Exercise set:
(a) Using the passage about Catalina Lopez and Lopez Station, answer the following:
(i) In what year was Don Pedro Lopez appointed majordomo of the San Fernando Mission?
(ii) How many acres of land did the Lopezes buy in 1861?
(iii) In what year did the first Valley post office open?
(b) Extend the passage about Catalina Lopez and Lopez Station, beginning immediately after its final sentence.

Selected excerpt:
----------

Catalina was born in 1831. In 1837, her father, Don Pedro Lopez, was appointed majordomo of the San Fernando Mission and Catalina grew up there. In her later years, she remembered the property “with beautiful orchards and gardens surrounding it and the wide plains in front of it covered with cattle and sheep.” Later she was sent to LA to be educated. In 1851 she married a fellow SoCal native, Geronimo Lopez, who as a teenage messenger had delivered the Articles of Capitulation to John C. Fremont, which officially ended the Mexican-American War.
In 1861 the Lopezes bought 40 acres of wild, mustard-covered land just north of the crumbling mission, in what is now Granada Hills. They built a spacious adobe , which became known as Lopez Station. Besides the old mission and a few small adobes, the family, which included 13 children, had grazing cattle as their nearest neighbors. But they were not lonely. Two or three times a week the Butterfield stagecoach would arrive, bringing an influx of guests. Valley residents also came to the station to patronize the family’s general store and the first Valley post office, opened in 1869.

----------

Recorded data:
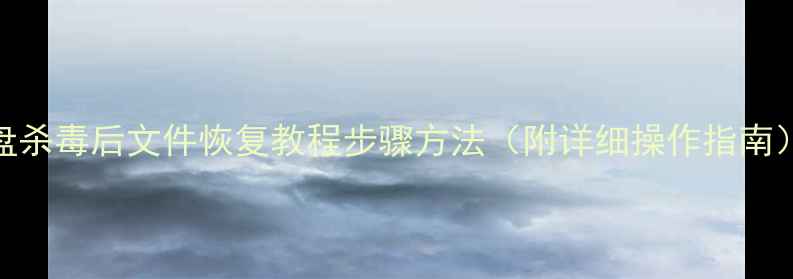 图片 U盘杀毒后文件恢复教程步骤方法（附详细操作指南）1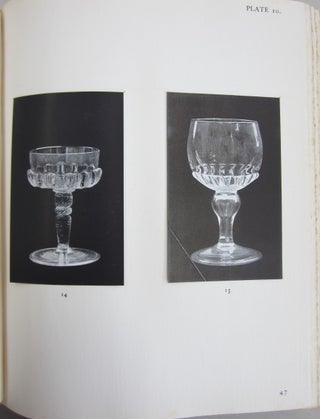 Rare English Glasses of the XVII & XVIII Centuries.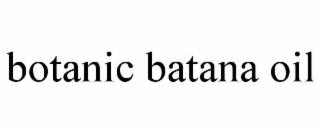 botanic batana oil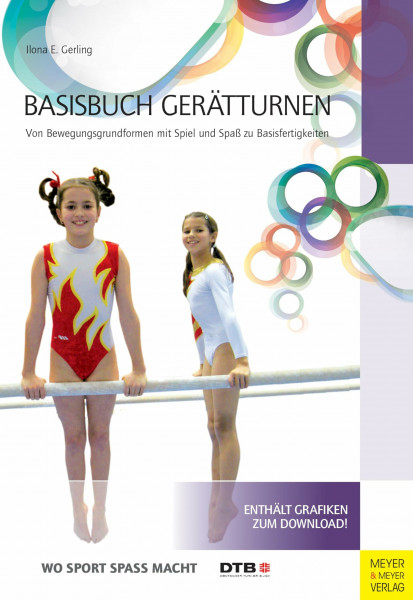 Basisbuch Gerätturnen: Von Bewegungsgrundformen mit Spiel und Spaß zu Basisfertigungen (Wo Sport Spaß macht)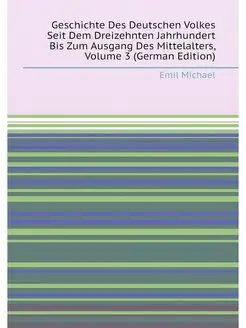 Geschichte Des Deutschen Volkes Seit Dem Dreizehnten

----------

Task responses:
(a)
(i) 1837
(ii) 40 acres
(iii) 1869

(b)
Eventually the Lopezes opened the Valley’s first English-speaking school at the station, which was the hub of burgeoning Valley society. Catalina was its undisputed queen—a charming hostess, who loved to entertain, dance and work in her garden.
In later years, the family moved east to the town of San Fernando, where they took up residence in a two-story Mission Revival/Victorian-style structure finished in 1883. Here Catalina, the Valley’s most beloved elder stateswoman, continued to entertain until she died just shy of her 90th birthday. Today visitors are still welcome to tour Catalina’s house, Lopez Adobe , which was listed on the National Register of Historic Places in 1971.